Environmental DNA refers to genetic material that is sloughed off from cells but persists in the surrounding environment. It has been detected in the air, in soil and even in substances produced by animals, such as honey. However, one of the best places to harvest environmental DNA is the ocean.

"All living things and all species leave traces in their environments," Boulanger said. "In the case of fishes, that can be excrements or gametes or even skin cells or slime. It's kind of like those forensic methods where you go to a crime scene and you look for traces of your criminal you're looking for."

However, instead of dusting for fingerprints or looking at blood spatters, the researchers gathered many liters of seawater from six marine protected areas in the Mediterranean and the surrounding fishable areas. A filtering system onboard the boat allowed the team to parse out the organic material from the water away from the lab, letting the team gather a much more comprehensive set of samples than would otherwise have been possible. 

"We can extract the DNA, we amplify it, and then we can actually target a specific gene that we know is present in all the fishes in the area but sufficiently different, so we can differentiate them," Boulanger said.

This approach, of identifying large groups of organisms from a mixture of their DNA, is called metabarcoding, and it is a common technique when working with environmental DNA because the samples usually contain DNA of many species.

The results of this metabarcoding were not what the researchers expected: They found more species with increasing distance from the protected areas.

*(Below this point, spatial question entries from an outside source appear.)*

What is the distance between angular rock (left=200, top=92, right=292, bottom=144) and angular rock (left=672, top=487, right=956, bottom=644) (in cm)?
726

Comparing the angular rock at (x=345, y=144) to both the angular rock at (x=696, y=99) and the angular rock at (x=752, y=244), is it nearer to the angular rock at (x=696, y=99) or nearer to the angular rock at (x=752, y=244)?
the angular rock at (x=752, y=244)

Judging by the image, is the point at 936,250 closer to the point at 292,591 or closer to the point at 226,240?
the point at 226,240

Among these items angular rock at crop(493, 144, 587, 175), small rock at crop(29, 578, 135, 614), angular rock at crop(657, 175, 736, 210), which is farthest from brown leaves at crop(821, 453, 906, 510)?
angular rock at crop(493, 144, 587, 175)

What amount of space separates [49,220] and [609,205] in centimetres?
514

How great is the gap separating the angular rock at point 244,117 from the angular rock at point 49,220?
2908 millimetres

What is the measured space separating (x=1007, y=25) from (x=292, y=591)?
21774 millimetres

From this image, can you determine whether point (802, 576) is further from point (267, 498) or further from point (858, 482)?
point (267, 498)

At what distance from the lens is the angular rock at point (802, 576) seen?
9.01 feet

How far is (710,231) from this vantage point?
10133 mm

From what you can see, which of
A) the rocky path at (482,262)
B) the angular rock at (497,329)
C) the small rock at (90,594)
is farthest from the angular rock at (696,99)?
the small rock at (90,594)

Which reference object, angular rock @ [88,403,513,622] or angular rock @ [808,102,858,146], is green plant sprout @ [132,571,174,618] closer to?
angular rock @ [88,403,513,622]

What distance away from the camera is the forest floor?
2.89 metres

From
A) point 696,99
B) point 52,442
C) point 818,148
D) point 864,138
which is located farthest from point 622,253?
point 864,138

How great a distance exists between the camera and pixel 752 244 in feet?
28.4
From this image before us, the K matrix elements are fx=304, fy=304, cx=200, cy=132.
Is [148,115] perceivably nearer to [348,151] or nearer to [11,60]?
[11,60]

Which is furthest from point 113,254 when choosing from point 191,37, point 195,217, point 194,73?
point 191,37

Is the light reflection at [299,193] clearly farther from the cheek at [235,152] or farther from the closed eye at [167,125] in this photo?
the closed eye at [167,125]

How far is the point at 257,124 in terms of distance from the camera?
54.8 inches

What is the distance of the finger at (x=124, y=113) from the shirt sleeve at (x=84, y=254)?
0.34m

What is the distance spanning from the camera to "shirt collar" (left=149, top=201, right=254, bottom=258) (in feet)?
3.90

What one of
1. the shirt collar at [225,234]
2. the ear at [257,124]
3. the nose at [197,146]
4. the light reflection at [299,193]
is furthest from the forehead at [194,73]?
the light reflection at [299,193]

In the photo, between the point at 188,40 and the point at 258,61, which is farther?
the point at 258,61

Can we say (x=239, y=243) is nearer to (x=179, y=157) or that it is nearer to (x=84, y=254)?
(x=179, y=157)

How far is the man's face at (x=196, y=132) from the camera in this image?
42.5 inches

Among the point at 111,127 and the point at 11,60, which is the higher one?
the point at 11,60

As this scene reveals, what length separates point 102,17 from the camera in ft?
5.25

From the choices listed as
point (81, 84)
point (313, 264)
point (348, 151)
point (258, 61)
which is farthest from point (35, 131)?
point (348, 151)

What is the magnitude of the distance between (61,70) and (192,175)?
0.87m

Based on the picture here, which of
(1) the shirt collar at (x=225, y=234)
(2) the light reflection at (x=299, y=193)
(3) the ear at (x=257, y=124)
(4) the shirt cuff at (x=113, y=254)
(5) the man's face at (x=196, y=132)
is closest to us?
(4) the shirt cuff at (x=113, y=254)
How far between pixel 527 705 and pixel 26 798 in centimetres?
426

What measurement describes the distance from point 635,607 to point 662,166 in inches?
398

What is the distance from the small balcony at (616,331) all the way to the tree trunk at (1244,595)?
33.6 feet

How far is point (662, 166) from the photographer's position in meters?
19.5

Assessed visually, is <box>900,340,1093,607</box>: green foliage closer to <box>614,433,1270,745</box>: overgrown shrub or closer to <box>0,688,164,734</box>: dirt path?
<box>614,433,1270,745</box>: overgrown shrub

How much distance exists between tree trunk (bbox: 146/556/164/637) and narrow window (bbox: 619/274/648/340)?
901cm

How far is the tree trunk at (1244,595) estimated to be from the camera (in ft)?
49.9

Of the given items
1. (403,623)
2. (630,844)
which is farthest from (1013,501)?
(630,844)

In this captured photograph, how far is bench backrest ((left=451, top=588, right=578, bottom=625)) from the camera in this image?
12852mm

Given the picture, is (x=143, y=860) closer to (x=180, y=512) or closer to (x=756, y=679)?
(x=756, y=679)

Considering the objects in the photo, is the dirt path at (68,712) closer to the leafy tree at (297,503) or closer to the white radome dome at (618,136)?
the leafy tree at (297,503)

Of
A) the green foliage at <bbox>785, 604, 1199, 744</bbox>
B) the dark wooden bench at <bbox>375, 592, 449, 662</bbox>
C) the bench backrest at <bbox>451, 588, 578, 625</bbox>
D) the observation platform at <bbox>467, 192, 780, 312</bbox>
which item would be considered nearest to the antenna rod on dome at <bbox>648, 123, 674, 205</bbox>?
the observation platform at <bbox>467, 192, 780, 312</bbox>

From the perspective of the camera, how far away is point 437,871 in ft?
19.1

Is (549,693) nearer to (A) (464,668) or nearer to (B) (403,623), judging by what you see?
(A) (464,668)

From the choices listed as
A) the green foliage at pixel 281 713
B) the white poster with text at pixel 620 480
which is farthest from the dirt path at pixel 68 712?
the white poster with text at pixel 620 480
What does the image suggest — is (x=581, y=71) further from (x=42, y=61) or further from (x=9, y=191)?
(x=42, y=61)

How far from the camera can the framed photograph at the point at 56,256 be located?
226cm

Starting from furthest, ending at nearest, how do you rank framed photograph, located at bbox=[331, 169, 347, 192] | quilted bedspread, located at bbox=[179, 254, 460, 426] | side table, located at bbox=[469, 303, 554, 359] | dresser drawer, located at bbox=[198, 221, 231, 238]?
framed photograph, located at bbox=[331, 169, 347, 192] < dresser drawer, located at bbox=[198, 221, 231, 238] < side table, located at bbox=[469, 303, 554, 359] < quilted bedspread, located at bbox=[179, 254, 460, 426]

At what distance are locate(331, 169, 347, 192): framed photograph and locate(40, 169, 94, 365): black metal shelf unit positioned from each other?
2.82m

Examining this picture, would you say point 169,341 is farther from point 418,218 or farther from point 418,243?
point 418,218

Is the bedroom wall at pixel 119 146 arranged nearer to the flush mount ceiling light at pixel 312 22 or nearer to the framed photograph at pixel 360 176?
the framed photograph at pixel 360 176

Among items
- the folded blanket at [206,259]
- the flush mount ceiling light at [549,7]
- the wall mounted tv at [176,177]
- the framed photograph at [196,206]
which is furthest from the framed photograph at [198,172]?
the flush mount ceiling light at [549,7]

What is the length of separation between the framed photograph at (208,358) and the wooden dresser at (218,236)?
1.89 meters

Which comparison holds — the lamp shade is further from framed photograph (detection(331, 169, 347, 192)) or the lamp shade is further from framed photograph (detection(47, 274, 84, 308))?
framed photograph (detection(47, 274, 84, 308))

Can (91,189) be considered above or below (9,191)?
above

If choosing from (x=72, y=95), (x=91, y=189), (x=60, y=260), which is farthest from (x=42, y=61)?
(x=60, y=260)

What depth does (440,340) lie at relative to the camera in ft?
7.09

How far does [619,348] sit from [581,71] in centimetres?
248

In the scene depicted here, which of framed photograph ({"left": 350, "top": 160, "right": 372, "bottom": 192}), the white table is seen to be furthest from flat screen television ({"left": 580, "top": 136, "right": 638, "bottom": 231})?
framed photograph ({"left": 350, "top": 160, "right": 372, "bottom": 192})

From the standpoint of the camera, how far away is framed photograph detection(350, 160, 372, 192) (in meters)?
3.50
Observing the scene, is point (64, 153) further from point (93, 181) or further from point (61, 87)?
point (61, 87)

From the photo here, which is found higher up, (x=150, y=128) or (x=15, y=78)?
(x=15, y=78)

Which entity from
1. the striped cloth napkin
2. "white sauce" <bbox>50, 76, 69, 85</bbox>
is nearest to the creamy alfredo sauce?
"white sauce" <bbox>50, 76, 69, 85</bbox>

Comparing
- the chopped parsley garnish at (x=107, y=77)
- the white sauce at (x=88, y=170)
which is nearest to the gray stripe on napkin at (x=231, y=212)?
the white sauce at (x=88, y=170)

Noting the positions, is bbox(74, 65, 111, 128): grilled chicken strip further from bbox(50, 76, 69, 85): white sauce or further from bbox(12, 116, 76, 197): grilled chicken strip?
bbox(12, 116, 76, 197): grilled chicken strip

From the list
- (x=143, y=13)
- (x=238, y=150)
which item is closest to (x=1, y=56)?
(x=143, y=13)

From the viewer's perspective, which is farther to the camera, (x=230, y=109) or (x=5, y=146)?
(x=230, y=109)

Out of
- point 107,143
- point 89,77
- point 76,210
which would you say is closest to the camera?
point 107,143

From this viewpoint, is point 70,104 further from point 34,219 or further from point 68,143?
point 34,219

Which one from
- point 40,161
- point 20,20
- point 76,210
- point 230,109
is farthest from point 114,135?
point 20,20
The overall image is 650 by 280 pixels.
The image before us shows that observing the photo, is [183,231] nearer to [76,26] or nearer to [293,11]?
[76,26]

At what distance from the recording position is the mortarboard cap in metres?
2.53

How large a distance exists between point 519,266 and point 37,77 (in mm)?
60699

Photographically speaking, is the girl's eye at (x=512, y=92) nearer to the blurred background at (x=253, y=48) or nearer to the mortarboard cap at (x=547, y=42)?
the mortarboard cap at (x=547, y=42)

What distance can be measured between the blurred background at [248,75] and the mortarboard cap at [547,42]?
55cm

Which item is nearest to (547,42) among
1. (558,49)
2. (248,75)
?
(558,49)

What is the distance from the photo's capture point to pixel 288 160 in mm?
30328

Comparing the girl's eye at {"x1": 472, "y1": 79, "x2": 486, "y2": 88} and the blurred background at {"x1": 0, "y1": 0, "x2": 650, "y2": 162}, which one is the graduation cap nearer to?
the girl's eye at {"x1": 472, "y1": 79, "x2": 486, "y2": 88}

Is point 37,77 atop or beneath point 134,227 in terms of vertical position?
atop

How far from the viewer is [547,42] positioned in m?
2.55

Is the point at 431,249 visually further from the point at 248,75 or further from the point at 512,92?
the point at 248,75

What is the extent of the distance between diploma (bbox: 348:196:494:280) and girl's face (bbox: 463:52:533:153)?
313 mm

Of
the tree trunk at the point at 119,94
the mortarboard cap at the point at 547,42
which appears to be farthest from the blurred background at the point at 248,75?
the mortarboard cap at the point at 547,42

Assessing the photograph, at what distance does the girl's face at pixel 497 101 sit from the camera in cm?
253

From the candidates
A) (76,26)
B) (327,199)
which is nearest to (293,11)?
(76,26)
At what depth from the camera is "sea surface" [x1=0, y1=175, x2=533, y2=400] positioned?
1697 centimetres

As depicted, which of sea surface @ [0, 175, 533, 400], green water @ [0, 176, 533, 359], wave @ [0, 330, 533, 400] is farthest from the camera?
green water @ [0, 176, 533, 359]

"That was very surprising," Boulanger said. "So then we came and looked at, which species are they and why are they outside or inside? And we do find that marine protected areas had more of a tendency to host the more vulnerable, higher-trophic level species, whereas outside we'd find more of those lower-trophic level species that are not targeted by fishing."

In other words, areas protected from fishing seem to best protect larger, predaceous fish. When fishing is allowed and those fish are removed, the smaller species have a greater chance of survival.

Boulanger maintains that the counterintuitive results do not spell doom for marine protected areas. However, she does believe that the findings provide insight that could inform more targeted protection strategies for marine areas, particularly because "protected status" tends to mean different things in different areas.

"Even most protection areas are often not fully protected," she said.

For now, the team is excited about the potential of using environmental DNA and metabarcoding to answer more nuanced questions about what pressures, particularly human pressures, are driving trends in biodiversity around the world.

"There are still a lot of a lot of advances to be made," Boulanger said. "But it's cool that even though everything is not perfectly figured out, we can already start applying it and start looking for new processes and new answers."

The study, "Environmental DNA metabarcoding reveals and unpacks a biodiversity conservation paradox in Mediterranean marine reserves," published April 28 in Proceedings of the Royal Society B: Biological Sciences, was authored by Emilie Boulanger, Nicolas Loiseau, Véronique Arnal, Nacim Guellati, Jean-Baptiste Juhel, Stéphanie Manel and David Mouillot, University of Montpellier; Alice Valentini and Tony Dejean, SPYGEN; Pierre Boissery, Agence de l'Eau Rhône-Méditerranée-Corse; Julie Deter and Florian Holon, Andromède Océanologie; and Philippe Lenfant, University of Perpignan.